Case study examining possible ‘caffeine-induced psychosis’ [PDF]
Got this from Vaughan Bell at Mind Hacks. Caffeine can bind to adenosine receptors and also plays havoc on the Ca2+ regulation system within cells. These caffeine-dependent molecular consequences can sometimes cause enough modification in neuronal firing to subtly modify circuits and in schizophrenics, can cause their symptoms to become worse. However, in this case study, the authors examine a possible induction of psychosis by caffeine in an otherwise normal individual. After “high-caffeine” intake, the 47-year-old man suffered from delusions and paranoia. These symptoms were alleviated by combining anti-psychotics with reduced caffeine intake. A very strange case, and I’m still not sure what to make of it. Nevertheless, for those of you who often suffer from Medical Students’ Syndrome, no need to fear; dude was like drinking 36 cups of joe a day…

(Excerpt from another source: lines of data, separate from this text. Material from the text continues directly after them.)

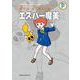 藤子・F・不二雄大全集 エスパー魔美<１>(てんとう虫コミックス（少年）) [コミック]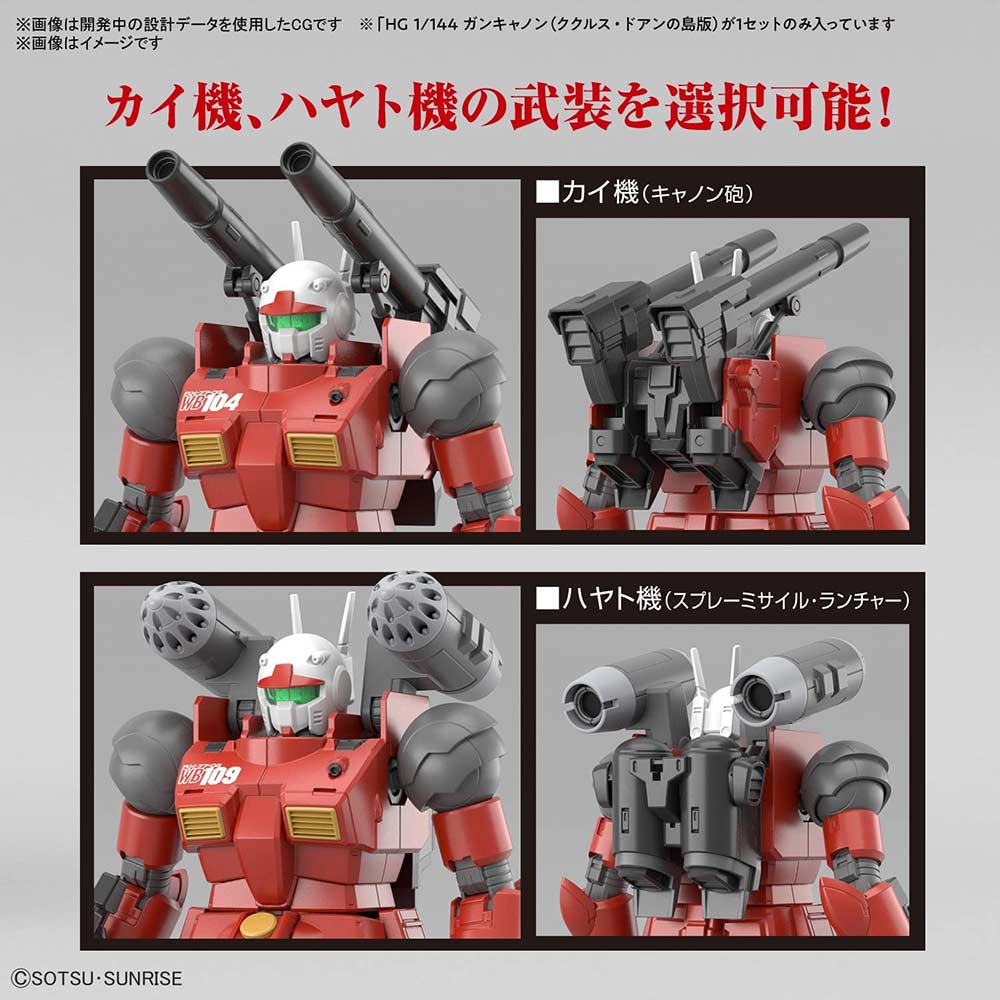 (PO) HG 1/144 Mobile Suit Gundam: Cucuruz Doan's Island - Guncannon Image_9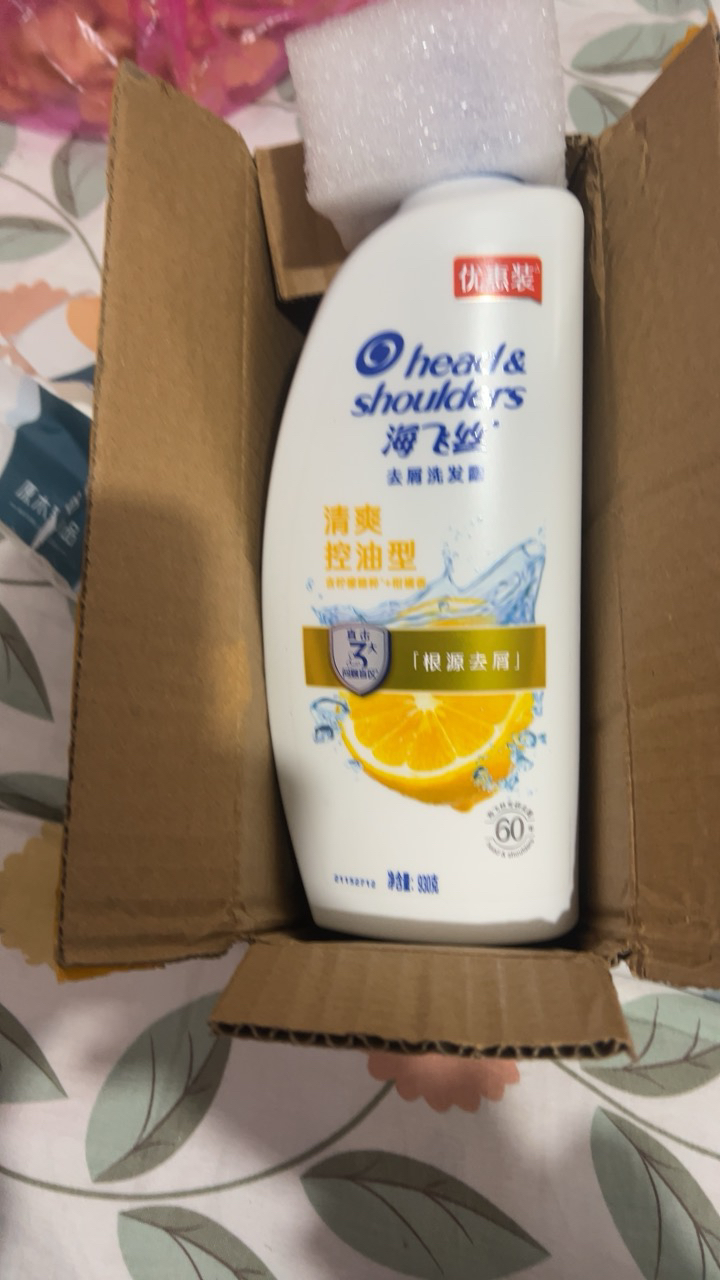 海飞丝洗发水清爽去油洗发水控油930G(持久去屑清爽柔润) 柠檬香 洗发膏 新老包装随机发货晒单图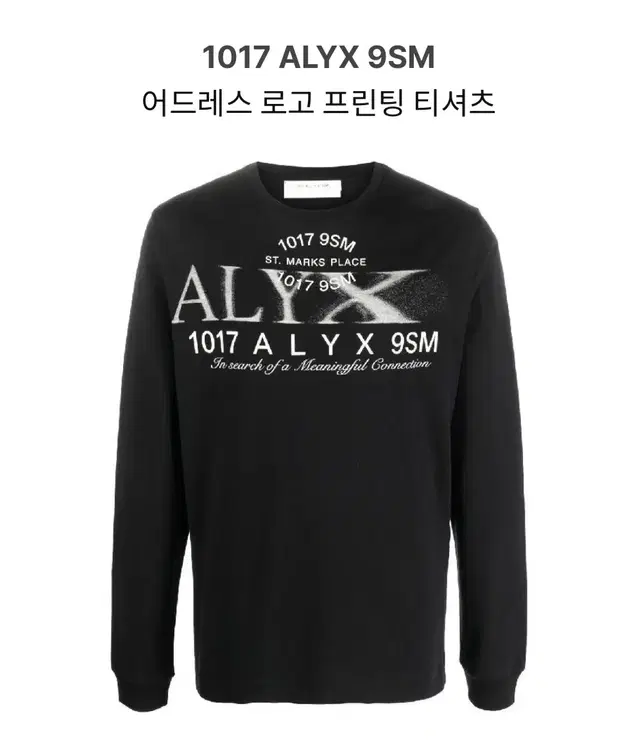 ALYX 롱슬리브 xl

The same neurons encode decisions & the certainty underlying that decision
Much research has been dedicated to understanding the neural activity underlying decisions, but only recently have we begun to decipher how the confidence in that decision is encoded. Assessing choice certainty is kind of tricky and previous studies in rodents have measured the willingness of the animal to wait for a delayed reward as a metric for confidence. Here, the authors use primates, and their spin on assessing uncertainty is that if the monkey is unsure as to the validity of its answer, it can “opt-out” of the trial and receive a lesser reward with 100% certainty. If the monkey has confidence, it will hazard an answer in the hopes of receiving a larger reward (only if the answer is correct). By recording from neurons while these decisions were being made with varied degrees of confidence, the researchers found that the same neurons active during the decision are also encoding the degree of choice certainty. These results provide empirical support for the notion of a “Baysian brain”, a concept previously proposed by Alex Pouget.